Directions: Copy out, word for word, the lines of the records from the line containing "In terms of" through the end of the records.

Items:
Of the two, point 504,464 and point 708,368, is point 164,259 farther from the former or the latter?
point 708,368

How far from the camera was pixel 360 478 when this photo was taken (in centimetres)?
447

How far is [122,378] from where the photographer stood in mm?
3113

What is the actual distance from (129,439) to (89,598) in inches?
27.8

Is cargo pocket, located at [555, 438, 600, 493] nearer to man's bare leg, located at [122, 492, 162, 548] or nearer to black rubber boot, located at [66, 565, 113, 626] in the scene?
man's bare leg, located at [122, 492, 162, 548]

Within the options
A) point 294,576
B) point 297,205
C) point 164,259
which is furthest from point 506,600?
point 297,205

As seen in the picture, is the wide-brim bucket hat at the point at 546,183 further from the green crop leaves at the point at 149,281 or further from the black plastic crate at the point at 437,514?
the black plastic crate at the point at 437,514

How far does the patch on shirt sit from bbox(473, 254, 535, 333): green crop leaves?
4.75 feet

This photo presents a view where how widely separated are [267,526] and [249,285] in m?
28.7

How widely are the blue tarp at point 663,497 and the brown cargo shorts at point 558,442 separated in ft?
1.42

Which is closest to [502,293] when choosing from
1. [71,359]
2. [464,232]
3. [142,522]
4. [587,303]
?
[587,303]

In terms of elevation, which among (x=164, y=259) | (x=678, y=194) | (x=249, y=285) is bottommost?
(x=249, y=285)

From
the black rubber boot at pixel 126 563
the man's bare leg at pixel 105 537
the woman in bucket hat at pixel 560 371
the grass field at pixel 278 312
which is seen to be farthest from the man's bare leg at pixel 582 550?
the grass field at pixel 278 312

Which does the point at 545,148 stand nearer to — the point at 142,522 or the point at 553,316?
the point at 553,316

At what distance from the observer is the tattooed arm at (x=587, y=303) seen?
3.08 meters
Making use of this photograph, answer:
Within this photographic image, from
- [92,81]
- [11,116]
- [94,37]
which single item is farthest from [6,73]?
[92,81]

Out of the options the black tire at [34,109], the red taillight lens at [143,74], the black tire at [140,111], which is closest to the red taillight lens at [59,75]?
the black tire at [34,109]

The answer:
In terms of elevation, which among (x=164, y=259) | (x=678, y=194) | (x=249, y=285) is bottommost?
(x=249, y=285)

From
the black rubber boot at pixel 126 563
the man's bare leg at pixel 105 537
the woman in bucket hat at pixel 560 371
the grass field at pixel 278 312
which is seen to be farthest from the man's bare leg at pixel 582 550?
the grass field at pixel 278 312

Which does the point at 545,148 stand nearer to — the point at 142,522 or the point at 553,316?
the point at 553,316

At what distance from the observer is the tattooed arm at (x=587, y=303) seen?
3.08 meters
Making use of this photograph, answer:
Within this photographic image, from
- [92,81]
- [11,116]
- [94,37]
which single item is farthest from [6,73]?
[92,81]

Out of the options the black tire at [34,109], the red taillight lens at [143,74], the black tire at [140,111], which is closest to the red taillight lens at [59,75]?
the black tire at [34,109]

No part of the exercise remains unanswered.